### ASSIGNMENT
Please write out the data exactly, line by line.

### INPUT
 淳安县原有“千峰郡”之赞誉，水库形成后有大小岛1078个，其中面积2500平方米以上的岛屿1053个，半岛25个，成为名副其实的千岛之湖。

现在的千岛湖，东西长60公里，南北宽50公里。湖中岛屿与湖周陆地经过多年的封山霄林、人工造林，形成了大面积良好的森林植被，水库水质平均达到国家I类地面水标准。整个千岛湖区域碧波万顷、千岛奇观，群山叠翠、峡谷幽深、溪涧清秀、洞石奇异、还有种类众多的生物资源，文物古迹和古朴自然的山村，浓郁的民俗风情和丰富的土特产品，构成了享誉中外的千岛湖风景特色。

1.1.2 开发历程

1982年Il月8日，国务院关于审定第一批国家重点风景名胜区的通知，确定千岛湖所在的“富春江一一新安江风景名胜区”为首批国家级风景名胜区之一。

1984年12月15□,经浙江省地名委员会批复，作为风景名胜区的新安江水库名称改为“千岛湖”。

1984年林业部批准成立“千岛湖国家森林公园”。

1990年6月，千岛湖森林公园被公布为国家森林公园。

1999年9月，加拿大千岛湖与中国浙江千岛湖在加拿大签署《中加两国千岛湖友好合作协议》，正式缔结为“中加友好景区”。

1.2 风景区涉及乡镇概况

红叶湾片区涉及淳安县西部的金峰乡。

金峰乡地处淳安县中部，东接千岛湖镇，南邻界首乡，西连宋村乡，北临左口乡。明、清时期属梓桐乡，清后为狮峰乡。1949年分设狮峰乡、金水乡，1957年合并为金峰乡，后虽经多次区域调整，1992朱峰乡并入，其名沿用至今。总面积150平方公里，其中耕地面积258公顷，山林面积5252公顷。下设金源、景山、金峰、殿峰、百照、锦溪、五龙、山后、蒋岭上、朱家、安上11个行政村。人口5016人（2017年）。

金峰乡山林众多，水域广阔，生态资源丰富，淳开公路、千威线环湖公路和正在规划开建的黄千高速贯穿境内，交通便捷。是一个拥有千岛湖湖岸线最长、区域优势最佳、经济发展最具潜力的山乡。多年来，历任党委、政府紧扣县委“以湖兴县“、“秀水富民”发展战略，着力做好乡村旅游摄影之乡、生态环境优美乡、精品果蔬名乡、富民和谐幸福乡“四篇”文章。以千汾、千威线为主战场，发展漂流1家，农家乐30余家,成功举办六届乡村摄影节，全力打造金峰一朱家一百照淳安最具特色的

### FINISHED EXERCISE
 淳安县原有“千峰郡”之赞誉，水库形成后有大小岛1078个，其中面积2500平方米以上的岛屿1053个，半岛25个，成为名副其实的千岛之湖。

现在的千岛湖，东西长60公里，南北宽50公里。湖中岛屿与湖周陆地经过多年的封山霄林、人工造林，形成了大面积良好的森林植被，水库水质平均达到国家I类地面水标准。整个千岛湖区域碧波万顷、千岛奇观，群山叠翠、峡谷幽深、溪涧清秀、洞石奇异、还有种类众多的生物资源，文物古迹和古朴自然的山村，浓郁的民俗风情和丰富的土特产品，构成了享誉中外的千岛湖风景特色。

1.1.2 开发历程

1982年Il月8日，国务院关于审定第一批国家重点风景名胜区的通知，确定千岛湖所在的“富春江一一新安江风景名胜区”为首批国家级风景名胜区之一。

1984年12月15□,经浙江省地名委员会批复，作为风景名胜区的新安江水库名称改为“千岛湖”。

1984年林业部批准成立“千岛湖国家森林公园”。

1990年6月，千岛湖森林公园被公布为国家森林公园。

1999年9月，加拿大千岛湖与中国浙江千岛湖在加拿大签署《中加两国千岛湖友好合作协议》，正式缔结为“中加友好景区”。

1.2 风景区涉及乡镇概况

红叶湾片区涉及淳安县西部的金峰乡。

金峰乡地处淳安县中部，东接千岛湖镇，南邻界首乡，西连宋村乡，北临左口乡。明、清时期属梓桐乡，清后为狮峰乡。1949年分设狮峰乡、金水乡，1957年合并为金峰乡，后虽经多次区域调整，1992朱峰乡并入，其名沿用至今。总面积150平方公里，其中耕地面积258公顷，山林面积5252公顷。下设金源、景山、金峰、殿峰、百照、锦溪、五龙、山后、蒋岭上、朱家、安上11个行政村。人口5016人（2017年）。

金峰乡山林众多，水域广阔，生态资源丰富，淳开公路、千威线环湖公路和正在规划开建的黄千高速贯穿境内，交通便捷。是一个拥有千岛湖湖岸线最长、区域优势最佳、经济发展最具潜力的山乡。多年来，历任党委、政府紧扣县委“以湖兴县“、“秀水富民”发展战略，着力做好乡村旅游摄影之乡、生态环境优美乡、精品果蔬名乡、富民和谐幸福乡“四篇”文章。以千汾、千威线为主战场，发展漂流1家，农家乐30余家,成功举办六届乡村摄影节，全力打造金峰一朱家一百照淳安最具特色的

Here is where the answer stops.